Column Jacques Klöters 17 april 2012
Column Jacques Klöters 17 april 2012
"Ik moest vanmorgen denken dat ik het hardst gelachen heb bij voorstellingen van de quasi- artiest Matthias de Boer. Deze man zong, confereerde, danste, goochelde met een enorme overgave, maar hij kon er niets van. Hij speelde echter dat hij het kon, zoals ook argeloze kinderen kunnen spelen dat ze een autocoureur of een ster zijn.
Ik denk niet dat Matthias geheel besefte wat hij teweegbracht, maar hij genoot erg van zijn succes. Dat maakte het optreden minder pijnlijk en voor mij aanvaardbaar. Het was namelijk geen onbekommerd vrolijk en bewonderend lachen wat hij teweegbracht, maar een hysterisch gillen waar vrolijkheid, rellerigheid, leedvermaak en gêne in uitdrukking kwam. Het was het uitbundige plezier van de ketende klas en de staantribune tijdens een wedstrijd die met 10-0 zal eindigen.

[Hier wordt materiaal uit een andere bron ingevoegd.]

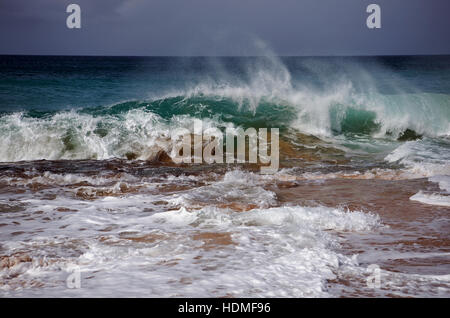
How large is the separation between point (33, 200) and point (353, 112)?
39.1 ft

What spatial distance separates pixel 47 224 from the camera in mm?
4367

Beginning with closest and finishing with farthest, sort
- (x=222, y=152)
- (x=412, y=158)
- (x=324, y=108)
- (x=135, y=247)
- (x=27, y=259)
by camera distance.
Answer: (x=27, y=259)
(x=135, y=247)
(x=412, y=158)
(x=222, y=152)
(x=324, y=108)

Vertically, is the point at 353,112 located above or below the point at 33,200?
above

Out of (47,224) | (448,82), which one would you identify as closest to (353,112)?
(47,224)

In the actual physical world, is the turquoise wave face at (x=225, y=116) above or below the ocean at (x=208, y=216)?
above

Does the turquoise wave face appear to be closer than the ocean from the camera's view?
No

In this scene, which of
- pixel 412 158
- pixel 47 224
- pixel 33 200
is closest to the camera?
pixel 47 224

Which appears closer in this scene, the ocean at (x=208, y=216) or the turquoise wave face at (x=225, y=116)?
the ocean at (x=208, y=216)

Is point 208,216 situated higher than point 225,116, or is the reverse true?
point 225,116

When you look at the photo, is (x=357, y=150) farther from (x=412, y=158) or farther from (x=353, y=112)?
(x=353, y=112)

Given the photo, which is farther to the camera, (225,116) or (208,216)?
(225,116)

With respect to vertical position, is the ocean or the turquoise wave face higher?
the turquoise wave face
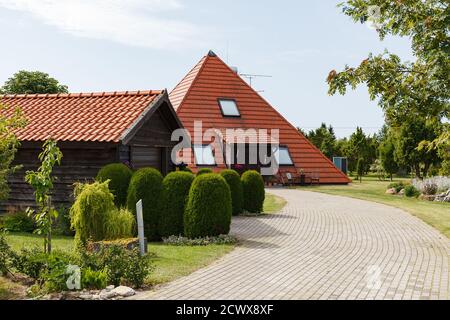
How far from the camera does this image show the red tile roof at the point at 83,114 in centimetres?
1475

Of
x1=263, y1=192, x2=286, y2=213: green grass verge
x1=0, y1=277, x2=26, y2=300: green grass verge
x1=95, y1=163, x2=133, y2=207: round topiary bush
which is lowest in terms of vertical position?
x1=0, y1=277, x2=26, y2=300: green grass verge

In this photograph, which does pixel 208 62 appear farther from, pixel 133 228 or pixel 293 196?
pixel 133 228

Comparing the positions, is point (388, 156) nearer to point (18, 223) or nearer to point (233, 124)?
point (233, 124)

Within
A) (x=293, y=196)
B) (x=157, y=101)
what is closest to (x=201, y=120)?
(x=293, y=196)

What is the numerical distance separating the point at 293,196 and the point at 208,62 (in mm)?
15135

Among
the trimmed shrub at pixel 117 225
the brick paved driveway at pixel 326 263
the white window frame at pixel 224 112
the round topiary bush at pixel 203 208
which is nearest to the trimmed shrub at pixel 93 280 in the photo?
the brick paved driveway at pixel 326 263

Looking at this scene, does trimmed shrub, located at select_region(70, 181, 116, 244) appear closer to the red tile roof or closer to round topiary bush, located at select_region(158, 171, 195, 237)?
round topiary bush, located at select_region(158, 171, 195, 237)

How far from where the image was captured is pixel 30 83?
50.2 metres

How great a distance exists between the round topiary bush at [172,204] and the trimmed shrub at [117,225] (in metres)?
1.67

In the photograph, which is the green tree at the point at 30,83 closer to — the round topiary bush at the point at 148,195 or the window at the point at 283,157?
the window at the point at 283,157

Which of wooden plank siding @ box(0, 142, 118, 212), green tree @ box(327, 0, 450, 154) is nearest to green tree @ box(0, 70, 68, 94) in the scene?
wooden plank siding @ box(0, 142, 118, 212)

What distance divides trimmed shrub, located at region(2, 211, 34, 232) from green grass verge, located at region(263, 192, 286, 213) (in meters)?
8.56

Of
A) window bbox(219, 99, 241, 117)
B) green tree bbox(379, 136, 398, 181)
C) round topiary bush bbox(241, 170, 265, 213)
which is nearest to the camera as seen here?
round topiary bush bbox(241, 170, 265, 213)

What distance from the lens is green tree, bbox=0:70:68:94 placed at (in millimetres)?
50188
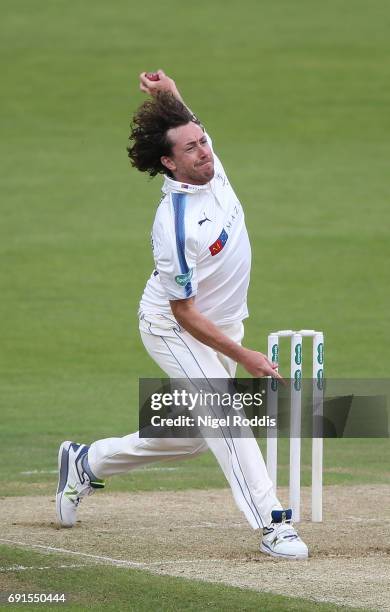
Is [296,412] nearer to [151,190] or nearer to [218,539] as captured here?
[218,539]

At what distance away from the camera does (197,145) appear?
21.1ft

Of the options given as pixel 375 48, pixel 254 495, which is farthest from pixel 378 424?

Soms kon Matthias niet verder omdat hij door het publiek toegezongen werd of zelfs in triomf rondgedragen. Ik heb me gek gelachen. Lachen, huilen, schreeuwen, rillen, plassen, het zijn allemaal acties van het onbewuste als antwoord op een emotie.
Soms is die emotie zo verwarrend dat er niet makkelijk een passend antwoord op gegeven kan worden door het lichaam. Dan gaat lachen over in huilen of omgekeerd, komt de slappe lach die weinig met humor te maken heeft, maar alles met zenuwen."